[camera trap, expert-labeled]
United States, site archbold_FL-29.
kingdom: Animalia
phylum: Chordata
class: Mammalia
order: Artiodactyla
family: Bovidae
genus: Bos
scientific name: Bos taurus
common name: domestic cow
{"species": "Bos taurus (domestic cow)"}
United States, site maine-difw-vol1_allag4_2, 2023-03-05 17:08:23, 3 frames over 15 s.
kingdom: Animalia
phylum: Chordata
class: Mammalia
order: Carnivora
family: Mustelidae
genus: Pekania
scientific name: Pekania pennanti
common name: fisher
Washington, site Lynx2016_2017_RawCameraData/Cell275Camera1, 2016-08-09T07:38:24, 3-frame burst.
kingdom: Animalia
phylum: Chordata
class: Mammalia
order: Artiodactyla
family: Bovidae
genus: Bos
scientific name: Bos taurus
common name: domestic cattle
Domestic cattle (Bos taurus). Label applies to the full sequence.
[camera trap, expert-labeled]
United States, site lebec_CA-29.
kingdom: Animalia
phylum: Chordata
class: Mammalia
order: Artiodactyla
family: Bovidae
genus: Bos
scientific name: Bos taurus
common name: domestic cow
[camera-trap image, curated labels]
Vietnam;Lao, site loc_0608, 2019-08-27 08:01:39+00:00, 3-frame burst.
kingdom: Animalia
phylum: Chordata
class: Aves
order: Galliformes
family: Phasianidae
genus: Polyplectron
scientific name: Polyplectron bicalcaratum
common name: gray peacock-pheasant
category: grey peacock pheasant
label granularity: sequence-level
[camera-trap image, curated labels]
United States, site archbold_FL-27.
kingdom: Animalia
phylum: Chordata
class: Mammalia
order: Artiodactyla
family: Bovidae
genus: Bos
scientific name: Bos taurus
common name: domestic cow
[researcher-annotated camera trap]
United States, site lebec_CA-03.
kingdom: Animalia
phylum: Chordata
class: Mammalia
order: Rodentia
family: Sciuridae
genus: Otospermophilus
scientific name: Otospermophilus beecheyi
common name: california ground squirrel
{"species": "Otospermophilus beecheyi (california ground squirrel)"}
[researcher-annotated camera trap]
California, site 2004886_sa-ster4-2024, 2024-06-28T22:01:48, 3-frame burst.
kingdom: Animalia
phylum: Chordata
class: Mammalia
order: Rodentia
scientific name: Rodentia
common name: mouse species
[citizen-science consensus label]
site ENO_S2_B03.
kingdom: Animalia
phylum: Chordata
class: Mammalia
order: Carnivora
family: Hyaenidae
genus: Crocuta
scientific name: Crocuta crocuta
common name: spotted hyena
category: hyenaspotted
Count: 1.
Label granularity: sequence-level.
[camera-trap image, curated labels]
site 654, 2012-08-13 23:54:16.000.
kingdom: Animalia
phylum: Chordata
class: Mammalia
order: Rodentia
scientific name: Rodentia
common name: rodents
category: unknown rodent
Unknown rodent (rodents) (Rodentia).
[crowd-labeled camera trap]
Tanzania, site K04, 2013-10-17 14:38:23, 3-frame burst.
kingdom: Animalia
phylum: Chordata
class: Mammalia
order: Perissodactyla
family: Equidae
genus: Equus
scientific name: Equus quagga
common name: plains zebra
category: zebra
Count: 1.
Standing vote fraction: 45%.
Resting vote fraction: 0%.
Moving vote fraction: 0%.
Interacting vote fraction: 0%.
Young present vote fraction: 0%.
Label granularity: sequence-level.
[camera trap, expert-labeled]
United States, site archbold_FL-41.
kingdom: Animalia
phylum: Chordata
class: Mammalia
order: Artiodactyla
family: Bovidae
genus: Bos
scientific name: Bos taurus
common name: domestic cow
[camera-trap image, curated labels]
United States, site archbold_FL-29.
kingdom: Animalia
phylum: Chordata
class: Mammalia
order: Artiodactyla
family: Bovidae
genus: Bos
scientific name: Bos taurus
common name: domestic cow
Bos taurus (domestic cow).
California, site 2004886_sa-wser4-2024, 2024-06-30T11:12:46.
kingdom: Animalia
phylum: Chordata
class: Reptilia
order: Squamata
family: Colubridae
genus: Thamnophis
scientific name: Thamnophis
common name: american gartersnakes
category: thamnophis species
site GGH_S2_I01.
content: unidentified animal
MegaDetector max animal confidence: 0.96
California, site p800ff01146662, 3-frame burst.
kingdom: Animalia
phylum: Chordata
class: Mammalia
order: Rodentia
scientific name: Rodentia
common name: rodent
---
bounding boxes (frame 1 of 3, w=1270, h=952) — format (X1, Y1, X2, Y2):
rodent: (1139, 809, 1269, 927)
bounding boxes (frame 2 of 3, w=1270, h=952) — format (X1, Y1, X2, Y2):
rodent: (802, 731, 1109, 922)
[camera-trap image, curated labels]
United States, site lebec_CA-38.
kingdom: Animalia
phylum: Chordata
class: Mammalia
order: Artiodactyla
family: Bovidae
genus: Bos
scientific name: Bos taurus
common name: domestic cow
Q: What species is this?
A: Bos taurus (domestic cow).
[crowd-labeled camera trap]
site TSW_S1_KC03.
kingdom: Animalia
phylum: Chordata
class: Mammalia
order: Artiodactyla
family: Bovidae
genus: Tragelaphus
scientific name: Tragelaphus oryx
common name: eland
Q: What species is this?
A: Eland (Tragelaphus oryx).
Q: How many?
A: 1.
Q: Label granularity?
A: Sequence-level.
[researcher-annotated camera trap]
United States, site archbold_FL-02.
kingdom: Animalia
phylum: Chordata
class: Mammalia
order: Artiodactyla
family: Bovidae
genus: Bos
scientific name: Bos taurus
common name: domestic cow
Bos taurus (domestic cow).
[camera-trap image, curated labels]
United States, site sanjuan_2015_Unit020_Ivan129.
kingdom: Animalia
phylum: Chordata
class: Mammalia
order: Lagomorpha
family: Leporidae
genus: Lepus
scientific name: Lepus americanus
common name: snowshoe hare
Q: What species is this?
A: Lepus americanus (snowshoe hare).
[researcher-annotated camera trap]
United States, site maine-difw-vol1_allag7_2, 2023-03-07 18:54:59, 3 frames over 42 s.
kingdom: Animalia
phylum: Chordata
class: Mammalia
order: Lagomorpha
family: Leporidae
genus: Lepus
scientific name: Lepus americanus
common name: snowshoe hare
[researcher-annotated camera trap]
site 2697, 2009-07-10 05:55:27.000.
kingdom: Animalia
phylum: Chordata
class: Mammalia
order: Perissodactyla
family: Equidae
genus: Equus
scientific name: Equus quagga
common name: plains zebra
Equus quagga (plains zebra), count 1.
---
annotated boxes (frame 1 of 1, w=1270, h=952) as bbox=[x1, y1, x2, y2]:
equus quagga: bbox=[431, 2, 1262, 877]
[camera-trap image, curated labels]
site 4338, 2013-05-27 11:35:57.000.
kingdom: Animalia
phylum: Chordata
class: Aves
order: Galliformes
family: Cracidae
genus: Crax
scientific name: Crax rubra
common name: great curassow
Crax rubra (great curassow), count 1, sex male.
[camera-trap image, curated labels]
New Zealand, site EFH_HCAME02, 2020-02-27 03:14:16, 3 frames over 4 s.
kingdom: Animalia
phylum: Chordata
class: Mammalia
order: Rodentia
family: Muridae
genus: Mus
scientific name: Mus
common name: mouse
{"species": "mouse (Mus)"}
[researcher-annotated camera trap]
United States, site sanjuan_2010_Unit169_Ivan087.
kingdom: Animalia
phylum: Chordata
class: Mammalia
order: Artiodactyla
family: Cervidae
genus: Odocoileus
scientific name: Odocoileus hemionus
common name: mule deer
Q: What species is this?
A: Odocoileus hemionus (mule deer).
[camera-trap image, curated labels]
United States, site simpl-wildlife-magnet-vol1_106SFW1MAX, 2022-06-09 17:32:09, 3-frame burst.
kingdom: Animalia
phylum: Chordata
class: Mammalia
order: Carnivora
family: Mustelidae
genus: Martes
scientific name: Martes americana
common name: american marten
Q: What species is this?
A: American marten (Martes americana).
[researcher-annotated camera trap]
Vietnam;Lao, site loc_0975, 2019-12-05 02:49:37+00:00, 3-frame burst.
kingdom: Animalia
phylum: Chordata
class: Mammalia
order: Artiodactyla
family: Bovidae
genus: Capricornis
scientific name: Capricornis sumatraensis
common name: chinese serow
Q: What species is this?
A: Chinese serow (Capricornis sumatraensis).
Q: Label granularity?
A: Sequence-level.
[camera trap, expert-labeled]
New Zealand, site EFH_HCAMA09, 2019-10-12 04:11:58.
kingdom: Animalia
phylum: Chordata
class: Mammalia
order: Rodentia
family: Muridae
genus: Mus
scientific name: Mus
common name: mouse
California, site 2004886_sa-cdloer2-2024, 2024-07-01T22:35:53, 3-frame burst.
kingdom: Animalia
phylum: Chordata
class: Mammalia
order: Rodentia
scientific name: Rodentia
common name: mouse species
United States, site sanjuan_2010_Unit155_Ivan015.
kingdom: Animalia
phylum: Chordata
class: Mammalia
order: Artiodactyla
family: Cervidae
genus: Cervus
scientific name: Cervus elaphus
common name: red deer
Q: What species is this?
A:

============================================================

> [HOW TO COMPLETE THIS TASK]:
Scan the listing above and report how many of its lines hold the word "difw", giving the number only.

> [WORKED SOLUTION]:
2